July 12, 2011

Dinner Guests


A colleague and I are seldom on the same page and I thought that going to lunch together might help us mend a fence or two. He publicly rejected my invitation saying, “I’m not going to eat lunch with someone who doesn’t like me.” I have to laugh…my colleague’s sentiments almost make the Pharisees of Jesus’ day seem righteous. Their complaint was merely that Jesus and the disciples were eating with tax collectors and sinners. (Matt 9:10-11)

1 comment:

Steve Corey said...

Gail;

-----That both good and bad composes everything of this present, physical life is one of my most fundamental axioms, because I find it so useful. Humans, animals, plants, objects, situations, ideas, feelings, everything. And, of course, this axiom itself is a thing. So it must be used carefully to avoid its own error. The Bible is a thing. Its having been delivered in languages developed by flawed creatures is a limitation. Some of its Hebrew words are so obscure no one knows exactly what they mean. Having been passed through the ages by the hands of many copyists, it has a few variant readings of which no one knows the original. Even its received meaning has great differences amongst its students, a fact seen in the multiplication of denominations, doctrines, and controversies. But its sent meaning, apart from its text, apart from the language in which it is sent, and apart from the meanings anyone receives, is without flaw. And the Holy Spirit, being in this life by being in the ones who hold and follow the message of the Bible as inextinguishable truth, is without flaw.

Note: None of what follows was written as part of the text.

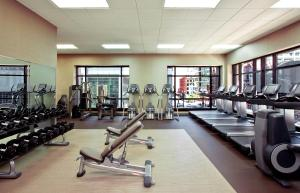 The fitness center and/or fitness facilities at The Westin Chicago River North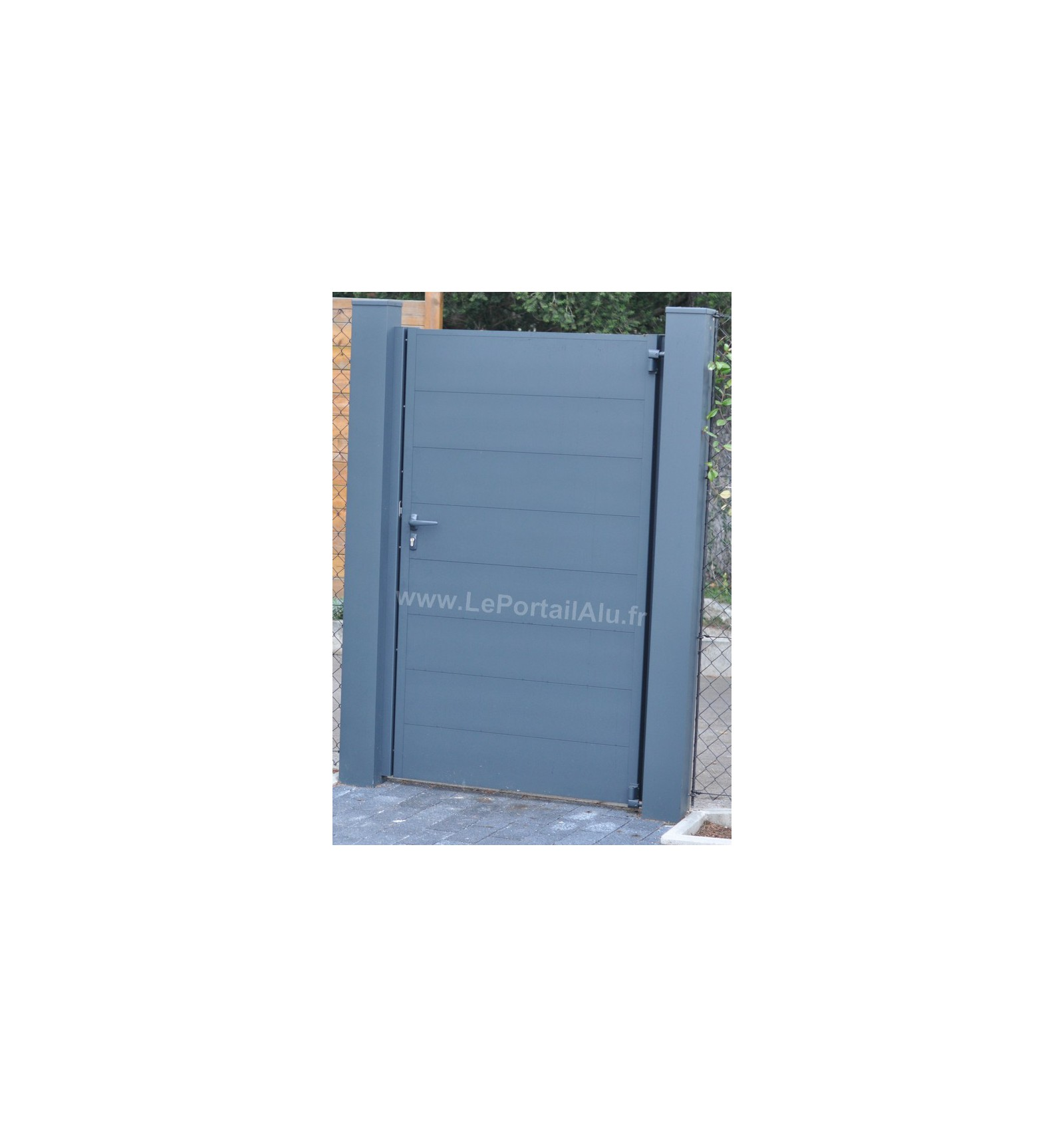 Portillon lame large horizontale 220 flat for Dimension portillon standard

These two are the solid guides for navigating the mixtures of good and evil in everything else.
-----This axiom supports the Biblical truth that man must live humbly. God’s reasoning with Job was to evidence that man originally creates nothing and completely knows nothing. Therefore man is not a controller of his overall situation, but is a responder from it. So if he desires good in it, his responses must have the good for it as the propriety of what little control he has over his personal particulars. As a non-creator and a non-knower, he does not determine the good necessary for any particular situation. He must discover it, learn it, and do it. But the lines between the good and bad of things get mighty fine in some cases and very blurry in others. Therefore, on the one hand, man must be a practicing thinker (a discovering type thinker; he’s not the Creator.) On the other hand, since the resolutions between good and bad can be indistinguishable to any particular person in any given situation, man must be a practicing forbearer and forgiver. The Bible and the Holy Spirit place the tools for doing these into both hands held out only in humility.
-----Descartes determined the starting line for knowing anything was, “I think, therefore I am.” I scoffed at that until I read the rest of his thinking. Its conclusion was that God is and knowing God requires thinking, since thinking is the only process for knowing any idea. And not just any thinking, but unbiased, searching thinking. Now I like this guy, because I’ve always believed unbiased, searching thinking will discover the Father through Jesus Christ, because He makes Himself discoverable.
-----But many people push off from a different starting line - “I want, therefore I am.” They may think that they think. But thinking is not really thinking unless it is humble. Thinking guided by the arrogance of bias is actually no more than intellectual wanting. It tends towards discovering the self as a center. This is particularly unfortunate in that the self center is neither very sociable nor very lasting. Your colleague wants to not dine with you; he wants not to think with you. So sympathetically extend to him your forbearing hand, knowing that life is difficult just because more people want instead of think.